[Problem details]: Copy out, unchanged, everything in the records below from the line containing "Which order of" down to the line containing "1. cabinet door, located", with both of those lines included.

[Record extracts]:

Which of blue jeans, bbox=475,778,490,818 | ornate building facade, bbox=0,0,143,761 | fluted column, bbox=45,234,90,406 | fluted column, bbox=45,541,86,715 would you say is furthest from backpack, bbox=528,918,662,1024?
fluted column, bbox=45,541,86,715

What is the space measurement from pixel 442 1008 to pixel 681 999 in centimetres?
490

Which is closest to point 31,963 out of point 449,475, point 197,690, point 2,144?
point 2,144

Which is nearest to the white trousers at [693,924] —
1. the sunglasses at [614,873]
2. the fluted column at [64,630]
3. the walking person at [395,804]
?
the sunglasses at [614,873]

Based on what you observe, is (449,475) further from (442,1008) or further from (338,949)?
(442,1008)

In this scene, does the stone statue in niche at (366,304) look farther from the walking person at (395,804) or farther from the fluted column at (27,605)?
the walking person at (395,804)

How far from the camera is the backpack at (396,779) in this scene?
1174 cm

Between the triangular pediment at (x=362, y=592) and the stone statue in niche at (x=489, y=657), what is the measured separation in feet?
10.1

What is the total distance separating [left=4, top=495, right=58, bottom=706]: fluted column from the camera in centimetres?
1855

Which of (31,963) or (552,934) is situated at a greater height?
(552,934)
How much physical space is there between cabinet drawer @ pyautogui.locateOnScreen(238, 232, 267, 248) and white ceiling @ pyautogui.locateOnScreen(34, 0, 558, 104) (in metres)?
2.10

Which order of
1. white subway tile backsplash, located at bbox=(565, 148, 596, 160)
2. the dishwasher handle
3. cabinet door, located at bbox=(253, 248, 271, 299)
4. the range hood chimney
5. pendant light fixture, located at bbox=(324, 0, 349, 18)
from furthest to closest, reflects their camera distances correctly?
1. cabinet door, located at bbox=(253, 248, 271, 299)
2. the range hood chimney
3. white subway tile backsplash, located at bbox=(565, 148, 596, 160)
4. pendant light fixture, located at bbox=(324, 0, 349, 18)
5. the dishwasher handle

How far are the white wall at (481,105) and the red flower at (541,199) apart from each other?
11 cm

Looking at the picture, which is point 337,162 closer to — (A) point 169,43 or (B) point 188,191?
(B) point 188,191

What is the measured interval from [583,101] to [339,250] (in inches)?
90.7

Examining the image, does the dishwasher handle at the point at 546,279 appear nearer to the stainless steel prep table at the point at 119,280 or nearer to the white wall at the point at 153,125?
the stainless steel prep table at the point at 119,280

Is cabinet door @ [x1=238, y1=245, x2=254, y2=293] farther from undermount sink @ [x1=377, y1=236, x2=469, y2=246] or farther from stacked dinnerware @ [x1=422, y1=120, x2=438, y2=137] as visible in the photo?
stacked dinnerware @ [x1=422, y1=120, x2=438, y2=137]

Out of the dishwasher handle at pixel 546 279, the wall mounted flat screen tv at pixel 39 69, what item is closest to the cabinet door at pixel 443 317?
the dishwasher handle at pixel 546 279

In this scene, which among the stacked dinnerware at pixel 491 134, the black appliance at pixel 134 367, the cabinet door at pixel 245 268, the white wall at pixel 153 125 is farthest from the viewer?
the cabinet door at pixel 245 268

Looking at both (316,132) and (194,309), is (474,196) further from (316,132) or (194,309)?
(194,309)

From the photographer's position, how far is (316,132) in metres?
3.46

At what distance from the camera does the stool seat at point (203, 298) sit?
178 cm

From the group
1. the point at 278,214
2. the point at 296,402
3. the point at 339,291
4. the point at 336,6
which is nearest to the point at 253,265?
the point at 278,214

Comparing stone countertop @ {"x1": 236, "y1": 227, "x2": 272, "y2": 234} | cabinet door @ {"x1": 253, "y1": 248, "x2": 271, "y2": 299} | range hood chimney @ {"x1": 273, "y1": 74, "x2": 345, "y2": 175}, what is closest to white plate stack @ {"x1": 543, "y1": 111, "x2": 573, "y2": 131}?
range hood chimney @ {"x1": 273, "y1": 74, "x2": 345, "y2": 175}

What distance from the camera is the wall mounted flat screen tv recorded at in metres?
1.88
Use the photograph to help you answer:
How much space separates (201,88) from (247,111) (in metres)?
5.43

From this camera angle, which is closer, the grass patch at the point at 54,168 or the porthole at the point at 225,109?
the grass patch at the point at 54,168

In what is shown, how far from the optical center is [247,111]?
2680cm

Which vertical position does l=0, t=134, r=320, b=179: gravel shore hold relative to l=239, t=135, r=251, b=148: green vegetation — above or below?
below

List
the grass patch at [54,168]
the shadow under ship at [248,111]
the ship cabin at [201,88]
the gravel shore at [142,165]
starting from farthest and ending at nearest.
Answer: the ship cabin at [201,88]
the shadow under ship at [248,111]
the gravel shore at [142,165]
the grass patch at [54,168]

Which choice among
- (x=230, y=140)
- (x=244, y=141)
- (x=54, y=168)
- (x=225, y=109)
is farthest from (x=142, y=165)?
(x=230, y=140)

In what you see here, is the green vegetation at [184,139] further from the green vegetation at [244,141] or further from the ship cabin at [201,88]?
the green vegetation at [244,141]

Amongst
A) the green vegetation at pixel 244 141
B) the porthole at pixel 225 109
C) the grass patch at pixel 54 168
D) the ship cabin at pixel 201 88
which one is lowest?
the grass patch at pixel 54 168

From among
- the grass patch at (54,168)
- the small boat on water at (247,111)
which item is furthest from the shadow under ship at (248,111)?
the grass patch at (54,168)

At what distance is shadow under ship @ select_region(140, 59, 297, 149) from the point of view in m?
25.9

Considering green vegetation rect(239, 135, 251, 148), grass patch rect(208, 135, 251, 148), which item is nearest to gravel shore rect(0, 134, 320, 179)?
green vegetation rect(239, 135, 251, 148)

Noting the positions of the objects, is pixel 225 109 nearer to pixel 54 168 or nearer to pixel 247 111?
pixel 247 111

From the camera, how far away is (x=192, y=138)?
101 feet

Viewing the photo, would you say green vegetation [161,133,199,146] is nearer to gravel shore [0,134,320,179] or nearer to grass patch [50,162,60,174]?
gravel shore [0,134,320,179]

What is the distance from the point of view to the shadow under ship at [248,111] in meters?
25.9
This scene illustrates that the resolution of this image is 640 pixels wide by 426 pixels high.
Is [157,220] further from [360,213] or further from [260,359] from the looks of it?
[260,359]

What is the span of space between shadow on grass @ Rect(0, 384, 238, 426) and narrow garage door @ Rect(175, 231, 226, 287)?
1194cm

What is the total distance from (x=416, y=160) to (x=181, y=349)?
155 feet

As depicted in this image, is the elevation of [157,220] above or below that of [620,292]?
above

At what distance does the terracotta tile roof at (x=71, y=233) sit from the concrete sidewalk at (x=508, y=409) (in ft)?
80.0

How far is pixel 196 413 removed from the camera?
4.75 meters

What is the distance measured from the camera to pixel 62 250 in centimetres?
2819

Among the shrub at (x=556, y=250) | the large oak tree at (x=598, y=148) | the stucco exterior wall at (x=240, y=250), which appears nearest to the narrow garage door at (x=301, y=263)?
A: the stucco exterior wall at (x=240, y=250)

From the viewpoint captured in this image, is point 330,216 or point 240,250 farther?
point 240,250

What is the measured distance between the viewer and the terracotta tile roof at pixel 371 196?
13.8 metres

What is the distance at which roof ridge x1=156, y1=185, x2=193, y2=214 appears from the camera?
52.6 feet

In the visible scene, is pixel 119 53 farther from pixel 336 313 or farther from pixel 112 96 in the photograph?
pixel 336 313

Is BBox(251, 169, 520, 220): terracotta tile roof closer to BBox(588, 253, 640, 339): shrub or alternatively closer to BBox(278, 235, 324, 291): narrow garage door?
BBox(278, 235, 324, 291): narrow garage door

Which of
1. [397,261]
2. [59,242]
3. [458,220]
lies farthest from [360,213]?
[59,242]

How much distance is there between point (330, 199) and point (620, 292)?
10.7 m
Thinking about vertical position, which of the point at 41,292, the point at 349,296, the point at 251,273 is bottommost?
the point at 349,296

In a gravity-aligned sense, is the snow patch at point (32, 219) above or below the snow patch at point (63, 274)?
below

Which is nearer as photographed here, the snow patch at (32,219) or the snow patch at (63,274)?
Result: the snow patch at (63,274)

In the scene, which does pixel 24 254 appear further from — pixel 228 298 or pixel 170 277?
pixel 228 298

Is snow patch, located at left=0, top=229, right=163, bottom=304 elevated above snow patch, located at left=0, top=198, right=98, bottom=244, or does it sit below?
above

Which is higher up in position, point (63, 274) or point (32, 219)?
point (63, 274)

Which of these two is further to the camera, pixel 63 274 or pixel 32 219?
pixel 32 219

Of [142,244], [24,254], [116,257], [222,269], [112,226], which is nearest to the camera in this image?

[Exercise result]:
Which order of
1. white subway tile backsplash, located at bbox=(565, 148, 596, 160)
2. the dishwasher handle
3. cabinet door, located at bbox=(253, 248, 271, 299)
4. the range hood chimney
5. pendant light fixture, located at bbox=(324, 0, 349, 18)
from furthest to closest, reflects their camera distances correctly?
1. cabinet door, located at bbox=(253, 248, 271, 299)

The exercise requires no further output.